On Friday (Nov 6), President Xi Jinping and his wife Peng Liyuan will make their first state visit to Singapore.
In many ways, the ties between Singapore, a city-state of 5.5 million, and China, a behemoth with 1.4 billion people, have been unique.
Here are seven things about the two countries' relationship.
1. Handshake seals the deal
Singapore and China established diplomatic relations on Oct 3, 1990 at the United Nations complex in New York.
Then Foreign Minister Wong Kan Seng and his then Chinese counterpart Qian Qichen signed a short communique and shook hands in a simple ceremony.
The signing took just two minutes.
Mr Wong said then that the agreement would simply formalise existing relations between Singapore and China, which were already warm.
2. Why did it take so long?
The ceremony took place 14 years after former Prime Minister Lee Kuan Yew's first visit to China in 1976.
With its majority Chinese population, Singapore had to be sensitive to the perception of its neighbours.
To avoid being labelled a "third China", Singapore wanted to be the last of the original five Asean nations to normalise diplomatic relations with China. Malaysia was the first to do so in 1974, and Philippines and Thailand followed in 1975.
Indonesia, in particular, had a difficult relationship with China. Ties were severed in 1967 after Jakarta accused Beijing of complicity in an abortive communist coup attempt.
Indonesia resumed formal relations with China in August 1990, after Beijing pledged not to interfere in Indonesia's internal affairs.
3. Back in the 1970s
Way before 1990, the friendship between the late Mr Lee and China patriarch Deng Xiaoping set the tone for Singapore-China ties.
Mr Lee visited China in 1976 where he met Chinese leader, Chairman Mao Zedong. Mao died later that year.
Mr Lee was also the first foreign leader to see the terracotta warriors, discovered two years earlier, in northern Shaanxi province.
Two years later, Mr Deng came to Singapore and Singapore's governance model strengthened his resolve to open up China.
Mr Lee called the diminutive Chinese leader "a giant among men", while Mr Deng had Singapore on his mind when he designed his economic reforms.
When Mr Deng made his famous "southern tour" to spur futher economic reform in 1992, he said: "Singapore's social order is rather good. Its leaders exercise strict management. We should learn from their experience, and we should do a better job than they do."
4. Sending ambassadors
A year after ties were formalised, Singapore sent its first ambassador to China. Mr Cheng Tong Fatt was in China for seven years. Before becoming a diplomat, he was permanent secretary of the Ministry of Culture.
The respective trade representatives' offices, set up in September and October 1981, were upgraded to embassies.
Diplomat Zhang Qing was China's first Ambassador to Singapore.
5. We mean business
China is now Singapore's largest trade partner, with two-way trade reaching S$121.5 billion last year.
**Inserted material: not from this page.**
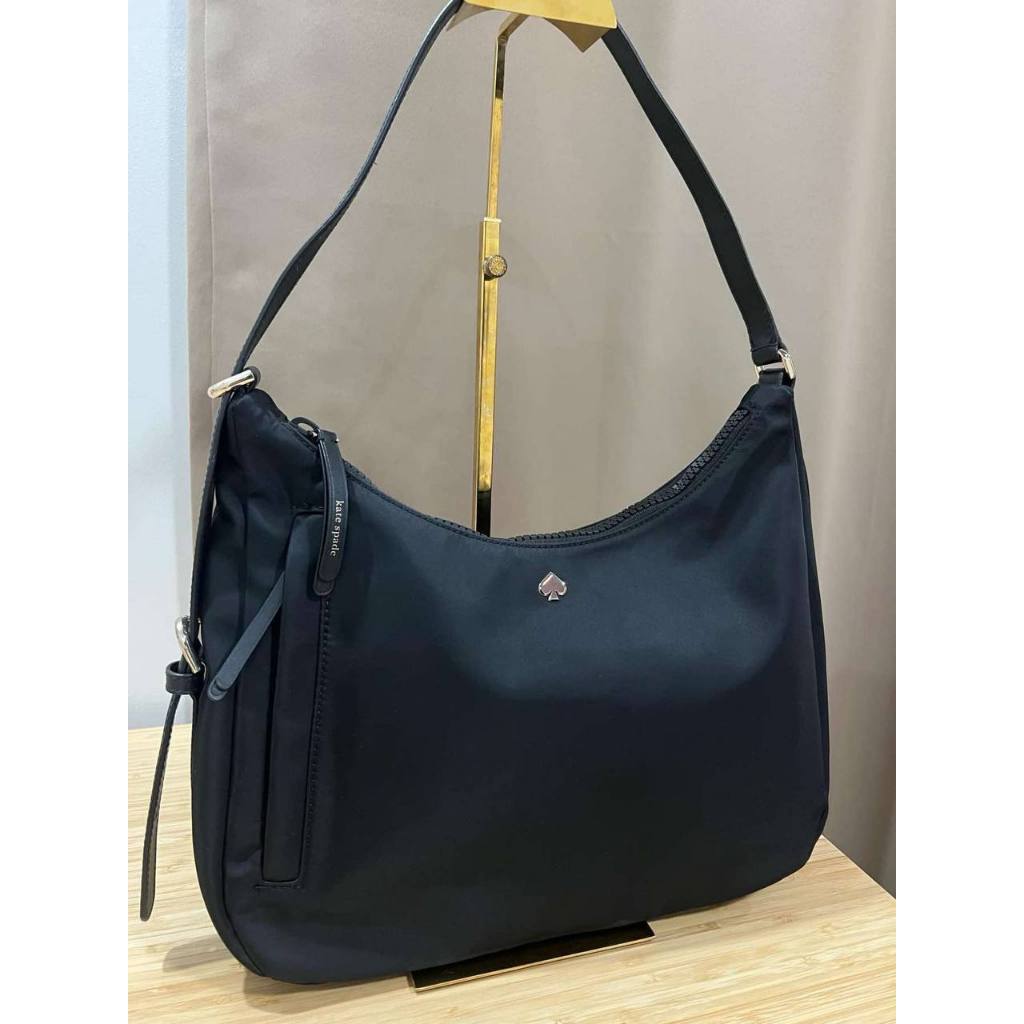 AUTHENTIC/ORIGINAL Preloved KS Jae Medium Nylon Hobo Shoulder Bag Black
In January 2014, Singapore became China's largest foreign investor for the first time with US$7.3 billion worth of investments in 2013.
6. Joint projects
Economic ties between Singapore have always been governed by pragmatism. Trade between Singapore and China did not stop even at the height of the Cold War.
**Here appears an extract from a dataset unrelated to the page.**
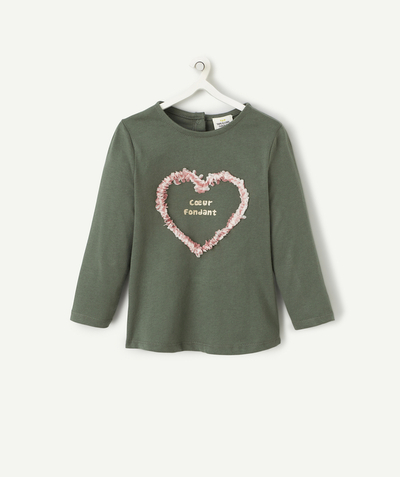 Nice price radius - BABY GIRLS' GREEN ORGANIC COTTON T-SHIRT WITH TEXTURED HEART AND MESSAGE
By 1979, Mr Lee Kuan Yew and Mr Deng had signed a trade agreement and trade representative offices were set up in 1981 to strengthen economic links between the two countries.
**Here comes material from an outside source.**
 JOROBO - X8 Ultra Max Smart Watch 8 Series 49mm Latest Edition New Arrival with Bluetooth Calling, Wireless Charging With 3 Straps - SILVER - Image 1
Singapore firms have multiple joint development projects with China including the Guangzhou Knowledge City, the Jilin Food Zone, the Singapore-Sichuan Hi-Tech Innovation Park and the Nanjing Eco High-Tech Island.
There are two state-led projects. The Suzhou Industrial Park (SIP), launched in 1994, was the flagship government-level project.
The park, based on Singapore's Jurong industrial estates, was built to attract foreign investors into Suzhou. It suffered losses in the initial years as Suzhou officials promoted a rival industrial park owned by the municipal government.
Singapore cut its stake in the SIP from 65 per cent to 35 per cent in 2001, and it began making money that same year.
The second joint venture was the Tianjin Eco-City, which broke ground in 2008. The project, started to create a sustainable model for urban living, was home to some 30,000 residents as of August 2015.
It suffered superficial damage to its buildings during deadly explosions at a chemical warehouse 16km away in August.
Xi's visit on Friday may see Singapore and China announce a third government-to-government project in western China.
7. Panda diplomacy
Pandas Kai Kai and Jia Jia created a stir when they arrived in Singapore in 2012. They are on a 10-year loan from China. The loan, announced in 2009, was to mark 20 years of diplomatic ties between the two nations.